John F. Kennedy statue in Fort Worth, Texas

In Chapter 7 of The Man With The Golden Gun (“Un-real Estate”), James Bond is relaxing in his room at the uncompleted Thunderbird Hotel in Jamaica.

He’s getting ready to have a bourbon. “The best drink in the day is just before the first one (the Red Stripe didn’t count),” Ian Fleming wrote.

Bond “took Profiles in Courage by Jack Kennedy out of his suitcase, happened to open it at Edmund G. Ross (“I…looked down into my open grave”)…”

When Fleming wrote the book in early 1964,” President John F. Kennedy had been dead only for a few months. Kennedy in 1961 had given U.S. sales of Fleming’s 007 novels a huge lift after listing From Russia With Love among his 10 favorite books.

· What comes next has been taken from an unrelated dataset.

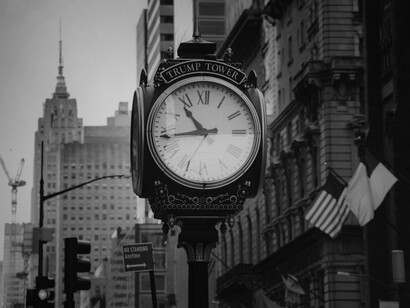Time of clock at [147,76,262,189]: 10:43
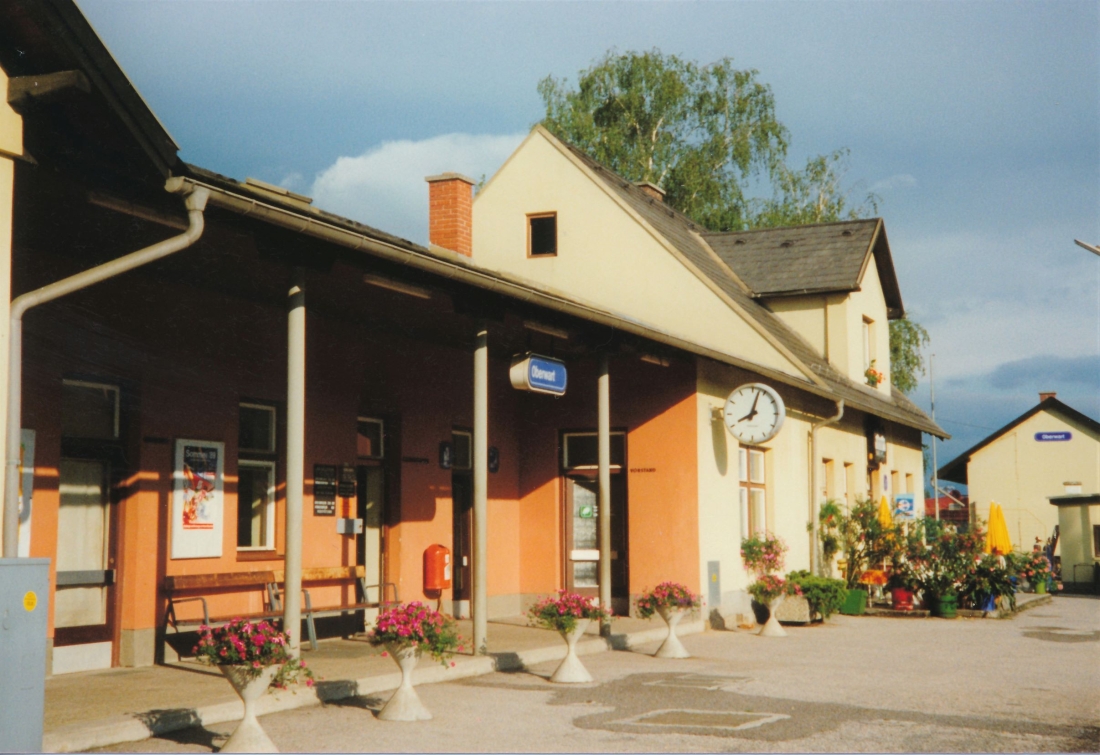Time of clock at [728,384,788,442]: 8:02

Thus, it was appropriate that Bond is carrying around Kennedy’s book in the middle of a mission to eliminate Francisco Scaramanga.

Profiles in Courage was published in 1956 when Kennedy was a U.S. senator from Massachusetts. It discussed people who exhibited political courage.

In addition to Ross, a U.S. senator from Kansas in the 19th century, the book also had chapters on, among others, John Quincy Adams, Daniel Webster, Sam Houston and Robert A. Taft.

It wasn’t Kennedy’s first book. He wrote the 1940 book Why England Slept.

Profiles in Courage won a Pulitzer Prize in 1957 for biography. However, a controversy ensued after journalist Drew Pearson said in an interview with Mike Wallace in December 1957 that the book was ghostwritten.

“He’s the only man in history that I know who won a Pulitzer Prize for a book that was ghostwritten for him, which indicates the kind of a public relations buildup he has had,” Pearson told Wallace, according to a partial transcript of the interview in an excerpt of a 2005 Wallace autobiography on NBC News’s website.

The interview aired on ABC. Under a threat from the Kennedy family to file a libel suit, the network apologized.

“I was incensed that my employers had caved in to the Kennedys,” Wallace wrote in his memoir, Between You and Me.

In fact, major work on the book was performed by Kennedy assistant Theodore Sorensen.

“It was no great secret that Mr. Sorensen’s intellect was an integral part of the book,” according to The New York Times’ 2010 obituary on Sorensen. “But Mr. Sorensen drafted most of the chapters, and Kennedy paid him for his work.“

“I’m proud to say I played an important role,” Sorensen said in an interview that was recorded to appear with the obituary. He became Kennedy’s speech writer after the latter took office as president.